Sendo mãe de duas crianças, Bernstein quer fazer o possível pra proteger seu cérebro, e o cálculo da pontuação de cuidado cerebral a ajudou a entender os muitos ajustes que ela pode fazer no estilo de vida. “Tem sido superútil”, diz. “Isso realmente me motivou porque eu entendo como tudo isso pode somar.”

Bernstein se vê passando por uma lista de verificação de itens na pontuação: “Tenho evitado o sedentarismo? Como está meu sono? Estou controlando meu estresse?” Num encontro social recente, ela bebeu uma taça de vinho, mas recusou uma segunda. Limitar o álcool a menos de 4 doses por semana ajuda a elevar a pontuação.

Pra calcular sua pontuação de cuidado cerebral, você se classifica em 12 diferentes fatores de risco que passam por alimentação, consumo de álcool, fumo, sono e quantidade de exercícios feita. Pressão arterial, açúcar no sangue, colesterol e IMC também são incluídos. Fatores sociais e emocionais também são envolvidos, incluindo senso de propósito, controle do estresse e conexões sociais. Cada resposta recebe o valor de um ponto, e quanto maior sua pontuação, melhor.

Vários estudos mostram que uma alta pontuação de cuidado cerebral está ligada a um risco significativamente menor de doenças. Por exemplo, um estudo publicado na Frontiers in Psychiatry descobriu que cada aumento de cinco pontos numa pontuação de cuidado cerebral estava associado a um risco 33% menor de depressão na terceira idade e um risco composto 27% menor de demência, derrame e depressão.

“O que nos surpreendeu foi o enorme poder de tudo isso”, diz o dr. Kevin Sheth, diretor do Center for Brain and Mind Health da Universidade de Yale e coautor do estudo recente. “Ter um efeito dessa ordem de magnitude é significativo”, diz.

Um estudo de acompanhamento publicado este mês na revista Neurology, que estratificou os participantes por risco genético, descobriu que uma pontuação mais alta estava associada a um risco menor de doenças cerebrais, incluindo demência e derrame, mesmo entre pessoas que herdaram um risco genético aumentado pra essas doenças.

“A boa notícia é que se você adotar comportamentos saudáveis, vai estar muito mais protegido da demência do que se não fizer essas coisas”, diz o dr. Christopher Anderson, autor do estudo e chefe da Divisão de Derrame e Doenças Cerebrovasculares do Brigham and Women’s Hospital.

“O objetivo é fugir da ideia de determinismo genético”, quando as pessoas sentem que não podem fazer nada contra seus riscos, e enfatizar, em vez disso, o enorme poder das escolhas saudáveis”, diz Anderson.

Kevin Sheth, de Yale, diz que a pesquisa de pontuação cerebral teve um impacto em seus próprios hábitos. Ele trocou sobremesas açucaradas por frutas em algumas refeições e adicionou mais folhas verdes e gorduras saudáveis em sua dieta. “Estou motivado porque conheço os dados”, diz.
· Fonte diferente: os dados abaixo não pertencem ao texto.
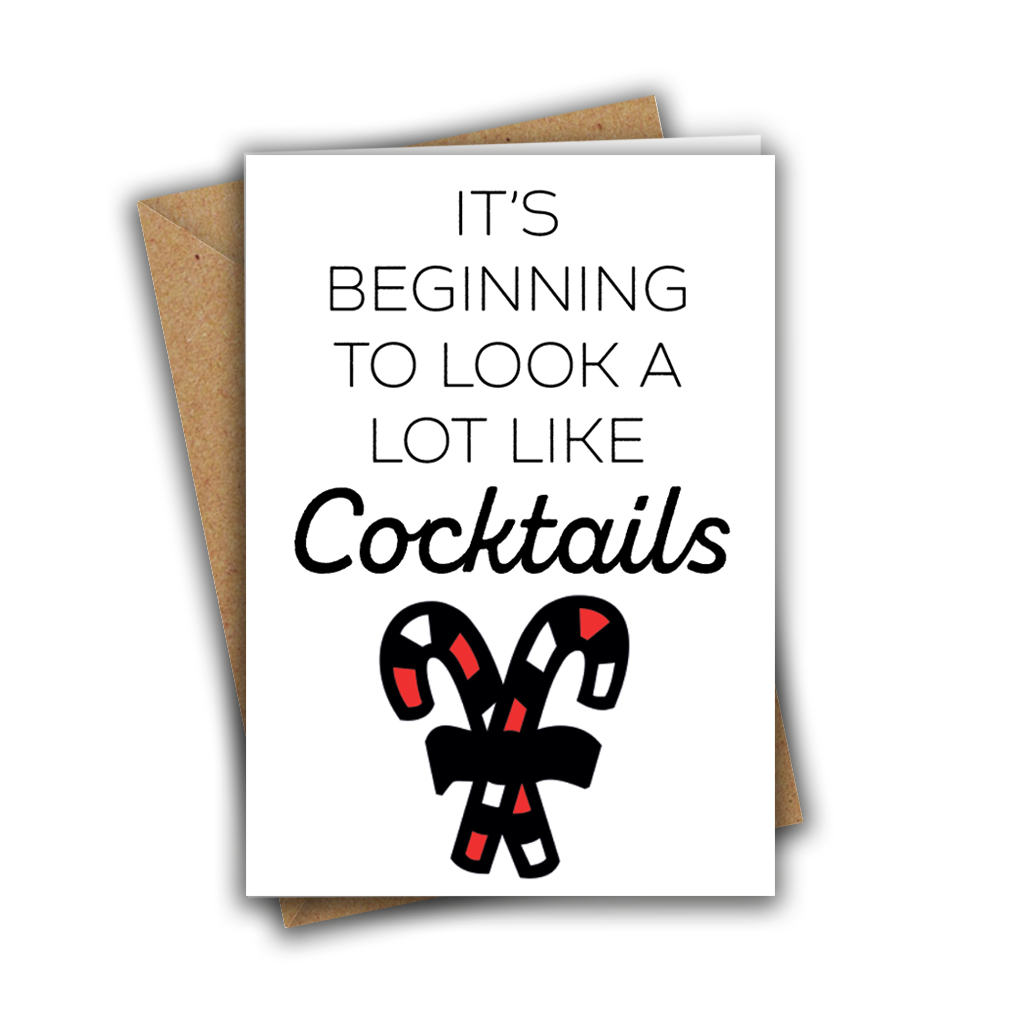It's Beginning To Look A Lot Like Cocktails Funny Candycane Christmas White A5 Greeting Card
Outra forma de aumentar sua pontuação de cuidado cerebral é controlar condições crônicas, como pressão alta e diabetes. Mudanças no estilo de vida podem ajudar, mas muitas vezes as pessoas precisam de remédios. “Se conseguíssemos eliminar a pressão alta”, que é apenas um componente da pontuação, “poderíamos [reduzir] a demência em ordens de magnitude”, diz Sheth. Segundo ele, também é importante reconhecer os desafios que as pessoas podem enfrentar pra mudar de hábitos. Quando se trata de comer bem, nem todos podem comprar muitas frutas e vegetais frescos.

Rosand e Sheth dizem que a pontuação do cuidado cerebral não deve ser vista como um teste em que você pode falhar. “Muito poucos conseguem ter uma pontuação perfeita”, diz Sheth. “O objetivo é ter a melhor pontuação possível e a monitorar ao longo do tempo.”

Há muitas sobreposições entre a pontuação e o Life’s Essential 8 da American Heart Association, que inclui medidas cruciais pra melhorar a saúde da coração. Isso faz sentido, diz a dra. Helen Lavretsky, psiquiatra integrativa geriátrica da UCLA, porque está cada vez mais claro que muito do que faz bem pro coração também faz bem pro cérebro.

E nunca é cedo demais pra focar na prevenção. “Quanto mais cedo você começar, melhor”, diz Lavretsky.